* [TASK SET]
a - From the essay on the teacup tattoo, repeat word for word the passage from "How my tattoo" up to and including "me something else.".
b - Write the next part of the essay on the teacup tattoo, picking up after its final sentence.

───── DOCUMENT SECTION

How my tattoo helped me take my body back

After flirting via text message for a few months while I was away at an internship, I came home and starting casually dating a boy that I had known for only a short while. He was nice and cute, with short dark hair and vintage glasses. He was also covered in tattoos, an entire sleeve on his left arm, a half sleeve on his right, and other small and big pieces on the rest of his body.

We were having coffee one day when I asked him about one in particular, a lighthouse on his forearm. He smiled and told me about how he had always felt very connected to the water. Then, lowering his voice, he told me something else.

“I love tattoos, but I don’t really like them on girls.”

Immediately, I felt my cheeks get hot. He had no way of knowing, but I had a small tattoo on my ribcage and was thinking about getting another on my left thigh. Through the vapid smile suspended over the lip of his mug, I got the feeling that he felt like he was doing me a favor by telling me this, as if he was giving me the unofficial nod of approval.

When my great-grandmother emigrated from England to the United States after the second World War, she wasn’t able to bring much, other than supplies for my then-one-year-old grandmother and teacups that she had wrapped carefully in her clothes. She was a war bride who met my great-grandfather, an American soldier, where he was stationed near her English hometown. After the war ended, my great-grandmother left her mother and sisters to go live with my Papa and his Ojibwe-speaking family on an Indian reservation in rural Michigan. The teacups were the one thing she had to remind her of home.

Those same teacups now sit in my grandmother’s china cabinet, out of reach from where I would sit as a child to admire the swirls of bright flowers against white porcelain and ask about Nan’s childhood in England.

When I decided I wanted the tattoo, I carefully took photos of each of those teacups, running my fingers over the slight chips, the insignias on the bottoms, and then I brought those photos to my tattoo artist. He drew me a beautiful floral arrangement, pointing out how each flower connected to one of my photos that he had spread out on his desk. I loved it on paper, and four hours later, I loved it even more on my skin.

The first time my mom saw my newly ink-stained leg, she winced as if I had reached up and hit her. Parents often don’t like to see tattoos on their children, which is a reasonable reaction, especially considering that they’ve spent our entire lives trying to keep us safe from things like needles. My mom winced for that reason, I’m sure, but she also winced for another: “Now you can never be a model.”

──────────
───── DATA EXTRACT

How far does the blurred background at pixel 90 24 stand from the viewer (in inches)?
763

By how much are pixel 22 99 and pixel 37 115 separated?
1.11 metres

──────────

* [ANSWERS PER TASK]
a -
How my tattoo helped me take my body back

After flirting via text message for a few months while I was away at an internship, I came home and starting casually dating a boy that I had known for only a short while. He was nice and cute, with short dark hair and vintage glasses. He was also covered in tattoos, an entire sleeve on his left arm, a half sleeve on his right, and other small and big pieces on the rest of his body.

We were having coffee one day when I asked him about one in particular, a lighthouse on his forearm. He smiled and told me about how he had always felt very connected to the water. Then, lowering his voice, he told me something else.

b -
Her reaction didn’t surprise me. Whenever I experienced those all-too-familiar bouts of self-doubt in my college career, modeling was the direction that she had pushed me towards. There is nothing wrong with wanting to be a model, and I was flattered that she genuinely believed I could do it, but the problem was that I knew I would have to lose around twenty pounds from my already thin frame in order to be successful. In my life, I have experienced periods of intense struggle with body image, so there was little appeal for me to pursue a career path where my weight would constantly be scrutinized. For that reason and for others, modeling was something that I was 100 percent sure I did not want to pursue. Still, the disappointment in my mother’s eyes made me feel like I had thrown my entire future away.

For the first few months after I got my tattoo, I found myself justifying it to everyone, telling them the entire long, personal story. I waited for waitresses to nod, for family members to relax their furrowed brows. I wanted strangers to give some indicator that they approved of what I had done to my body. I remembered countless other times when people had sought out an explanation for every birthmark, scar, and freckle on my body, and how I had always given it to them.

Eventually, I stopped caring about whether or not my partners would find my tattoo attractive or if I had squandered my chances at a career path that I didn’t even want. I stopped trying to appease the opinions of shopkeepers and great-aunts-twice-removed.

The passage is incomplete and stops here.